- _SELECTED PASSAGE_:
Between Cynicism and Revenge

By Rosa Miriam Elizalde on March 6, 2022

photo: Sputnik

Nothing is more frightening than to see U.S. officials discussing international law and war crimes. Live and on air, Harris Faulkner, host of Fox News, has told Condoleezza Rice that “when you invade a sovereign nation, that is a war crime”. The former head of U.S. diplomacy, one of the architects of the invasion of Iraq and Afghanistan, not only nodded in agreement, but responded, “It certainly goes against every principle of international law and international order.”

Condoleeza is credited with the concept of “preventive war” which she actually borrowed from the 1945 defense of the top Third Reich rulers indicted at the Nuremberg International Military Tribunal. She was one of the imperialist voices saying that there were weapons of mass destruction in Iraq, that Saddam Hussein had mobile laboratories, that he had bought uranium from Niger and that he was preparing for large-scale military action. All lies.

One should read the reactions to this dialogue between Faulkner (nothing to do with the writer) and Rice. The predominant feeling is one of disgust or nausea.

Most prefer the lying Condoleezza to the cynical one, after all, lying needs someone to swindle -that is why it creates social bonds-, while cynicism does not take into account or need the other and openly despises the memory that people may have.

It assumes, for example, that everyone is an imbecile and does not know that the deterioration of international law has its most dangerous germ, not so much in the violation of its norms, but in forgetting them. What international law sustains the blockade of a sovereign and peaceful country for 60 years? What legal justification has allowed the United States to usurp Guantanamo and use that territory to hold and torture prisoners? Where is the legal norm that sustains the premise of the siege on Cuba, which is to “provoke hunger and desperation”, as Undersecretary of State Lester Mallory said in a cynical memorandum in 1960 and never more topical than now?

Not to mention another sentiment that accompanies cynicism: revenge. Juan Gonzalez, Joseph Biden’s special advisor for Latin America, said last Friday that the international sanctions imposed against Russia are designed to squeeze Cuba, Venezuela and Nicaragua. In statements to Voice of America, he added that Havana, Caracas and Managua “will feel the squeeze”, despite the fact that none of these countries have anything to do with the decisions made by the Kremlin. What Gonzalez does not say is that sanctions against Russia do impact Europe and the United States, even though they are not intended to.

- _Collected data entries_:
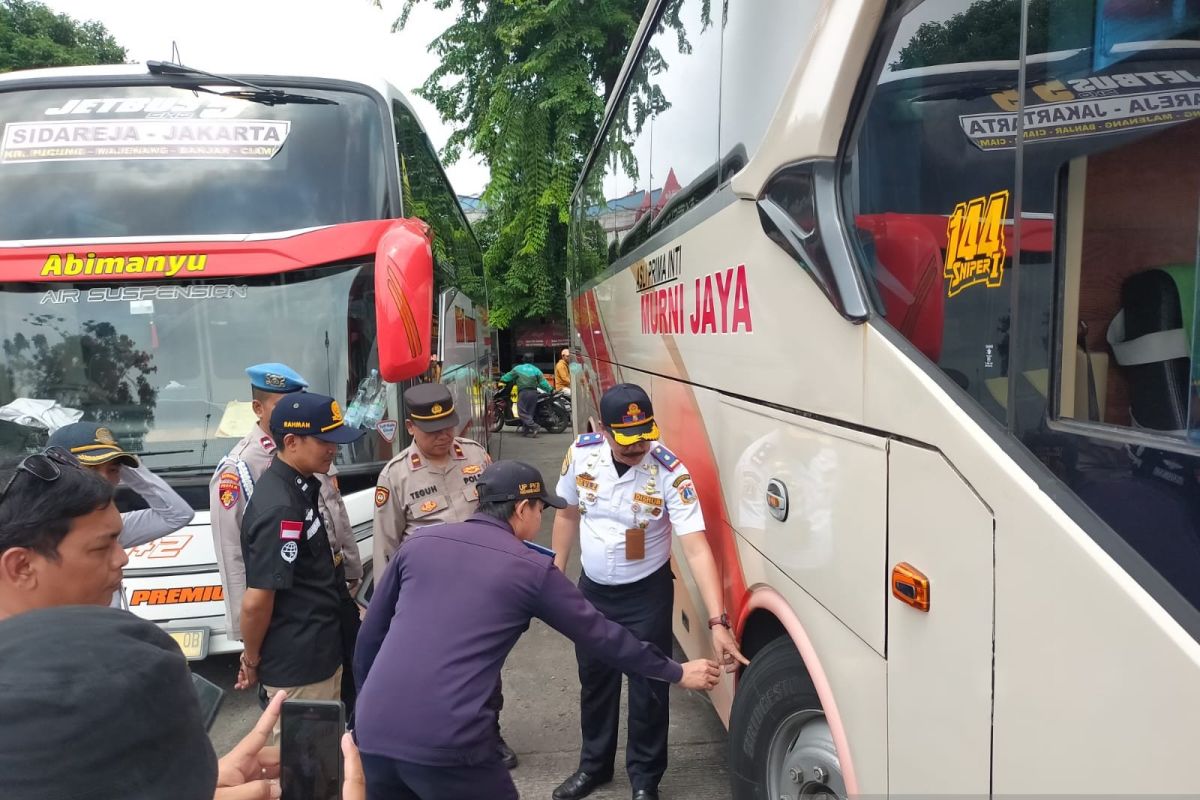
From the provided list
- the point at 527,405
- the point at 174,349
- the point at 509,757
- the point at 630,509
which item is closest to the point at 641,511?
the point at 630,509

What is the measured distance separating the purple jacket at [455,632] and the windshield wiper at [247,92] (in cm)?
369

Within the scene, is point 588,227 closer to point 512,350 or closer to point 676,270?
point 676,270

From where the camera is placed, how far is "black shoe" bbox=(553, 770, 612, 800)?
3.20 meters

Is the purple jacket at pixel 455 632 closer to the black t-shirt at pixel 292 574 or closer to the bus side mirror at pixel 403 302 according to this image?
the black t-shirt at pixel 292 574

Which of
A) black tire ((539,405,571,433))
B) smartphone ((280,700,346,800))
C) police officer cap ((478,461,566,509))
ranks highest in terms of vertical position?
police officer cap ((478,461,566,509))

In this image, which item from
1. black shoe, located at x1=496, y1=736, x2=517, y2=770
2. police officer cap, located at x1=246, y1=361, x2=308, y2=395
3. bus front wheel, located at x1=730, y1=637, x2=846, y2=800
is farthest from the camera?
black shoe, located at x1=496, y1=736, x2=517, y2=770

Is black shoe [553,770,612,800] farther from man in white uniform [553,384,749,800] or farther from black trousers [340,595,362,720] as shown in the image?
black trousers [340,595,362,720]

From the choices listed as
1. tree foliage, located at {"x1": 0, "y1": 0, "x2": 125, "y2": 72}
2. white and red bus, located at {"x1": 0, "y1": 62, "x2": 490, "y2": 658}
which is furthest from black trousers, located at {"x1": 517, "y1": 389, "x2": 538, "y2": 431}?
tree foliage, located at {"x1": 0, "y1": 0, "x2": 125, "y2": 72}

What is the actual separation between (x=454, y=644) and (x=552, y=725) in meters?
2.21

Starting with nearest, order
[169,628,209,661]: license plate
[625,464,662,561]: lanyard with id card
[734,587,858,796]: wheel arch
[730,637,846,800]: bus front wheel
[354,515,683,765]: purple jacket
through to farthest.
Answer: [734,587,858,796]: wheel arch < [354,515,683,765]: purple jacket < [730,637,846,800]: bus front wheel < [625,464,662,561]: lanyard with id card < [169,628,209,661]: license plate

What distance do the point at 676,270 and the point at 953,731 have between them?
7.58 ft

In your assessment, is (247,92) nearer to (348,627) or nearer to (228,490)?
(228,490)

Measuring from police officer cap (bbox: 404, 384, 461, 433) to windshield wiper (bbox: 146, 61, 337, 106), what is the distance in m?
2.58

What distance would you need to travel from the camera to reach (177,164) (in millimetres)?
4449
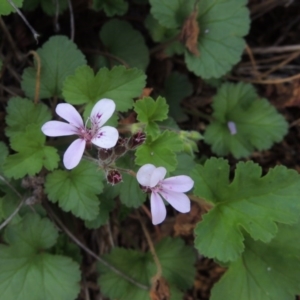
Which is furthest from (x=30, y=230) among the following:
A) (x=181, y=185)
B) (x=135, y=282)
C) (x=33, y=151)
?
(x=181, y=185)

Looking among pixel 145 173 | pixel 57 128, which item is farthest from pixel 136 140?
pixel 57 128

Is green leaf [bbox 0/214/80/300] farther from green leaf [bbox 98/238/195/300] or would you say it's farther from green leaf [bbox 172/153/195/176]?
green leaf [bbox 172/153/195/176]

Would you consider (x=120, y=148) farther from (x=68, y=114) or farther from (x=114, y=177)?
(x=68, y=114)

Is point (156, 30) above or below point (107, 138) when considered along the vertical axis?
below

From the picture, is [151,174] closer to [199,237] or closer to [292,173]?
[199,237]

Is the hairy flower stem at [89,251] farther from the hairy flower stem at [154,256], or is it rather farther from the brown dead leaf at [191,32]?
the brown dead leaf at [191,32]

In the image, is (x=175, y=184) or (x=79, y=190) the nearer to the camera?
(x=175, y=184)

- _YOUR OBJECTIVE_:
Write the next part of the column on U.S. officials and international law, continuing from its last sentence. The listing is separate material with no connection to the column.

- _RESULT OF THE EXERCISE_:
But the Ministry of Vengeance decides that Cuba and anyone who moves in line opposed to Washington’s decisions is not the collateral damage, but the target. It does not matter if the confrontation scenario is miles away, the anti-Castro industry in Florida got the message of Juan Gonzalez very well and immediately called the White House not to delay any longer the decision to reprimand Cuba, because “in a war you do not respond with dialogue, but with bombs” (sic). In 2003, something similar happened. In Miami alone there was a massive demonstration in support of the US “war against terrorism”, whose most striking signs and choruses read: “Iraq now, Cuba later”.

What is happening between Russia and Ukraine fuels the revanchist loop from Washington to Florida and vice versa. The relationship between the Democrats in the White House and the Trumpists in the southern state is in a drift of estrangement and used to harm each other, with Cuba as a bargaining chip. Miami Republicans will not vote for the Democrats, no matter what the latter does, but both actors take advantage of McCarthyism and at this point, twinned by the Russophobic atmosphere and the new Cold War, find themselves in a situation of self- and inter-regeneration, like two bodies that have to exchange their blood cells in order to continue living. Of course, in the name of international law and with Condoleezza as fairy godmother.

Although we have been through this many times, the cynicism of the West now reaches savage heights. Live and direct, with plots and subplots of a new war that nobody knows where it will lead, the question is pertinent: how to defend ourselves from the excessive, murderous hatred, from that global desire for revenge that always martyrs the same people?